The operators of Café Premier benefitted from a scheme that cancelled 80 per cent of penalties owed to the VAT Department, The Sunday Times of Malta has learnt.

The application was made by the company that operated the café, Cities Entertainment, after the government controversially agreed to buy back the public lease of the Valletta property.

In a report, the Auditor General expressed “reservations” over whether Cities Entertainment should have been eligible to pay just €8,000 of €40,000 owed to the VAT Department in penalties and administrative fines for late payments.

Café Premier has been at the centre of a political storm since the National Audit Office released a report saying that a €4.2 million deal under which the government agreed to buy back the public lease of the Valletta property was marked by a lack of transparency and poor governance.
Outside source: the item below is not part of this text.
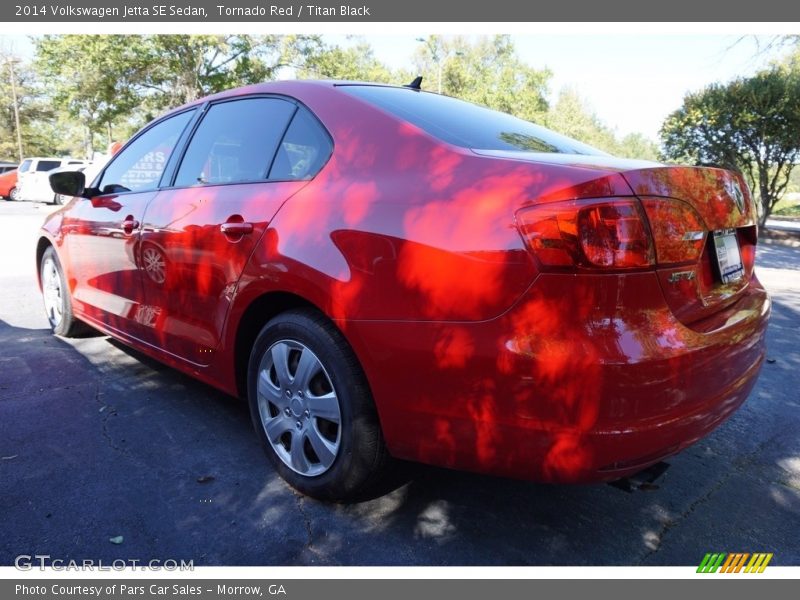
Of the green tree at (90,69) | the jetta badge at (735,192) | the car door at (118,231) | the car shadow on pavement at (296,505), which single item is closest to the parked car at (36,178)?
the green tree at (90,69)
Auditor General expressed reservations over whether company should have been eligible to pay just €8,000

The deal, struck within the first six months of Labour’s 2013 election victory, cancelled out all the business’s debts and included a brokerage fee of €210,000 for one of Café Premier’s directors, Mario Camilleri.

The reason cited by Mr Camilleri, the Cities Entertainment director who completed the relevant form to participate in the VAT scheme, was “lack of funds”.

As a result of the government’s move to enter into negotiations with Cities Entertainment to buy back its own property, the Government Property Division (known as Land Department) lost €111,838 in revenue. The contract entered into between Cities Entertainment and government states that if the emphyteusis (the right to use the property) was transferred to third parties, the Land Department was entitled to the equivalent of a year’s ground rent.

In 2011, Cities Entertainment’s ground rent was increased from €93,198 to €111,838 per year.

The company also benefitted from the government dropping a court case initiated by the former Nationalist administration to recoup €306,975 owed to the Land Department in ground rent arrears and encroachment fees.

The government’s decision to drop the court case was made in June 2013, three months before Cabinet approved the deal. When contacted, a government spokesman said: “The Auditor General’s extensive investigation is being followed up by government. Any competent authorities, inluding tax authorities, can follow-up on any matter which the auditor general touched upon”.

It remains unclear how the damning investigation by the National Audit Office is being followed up.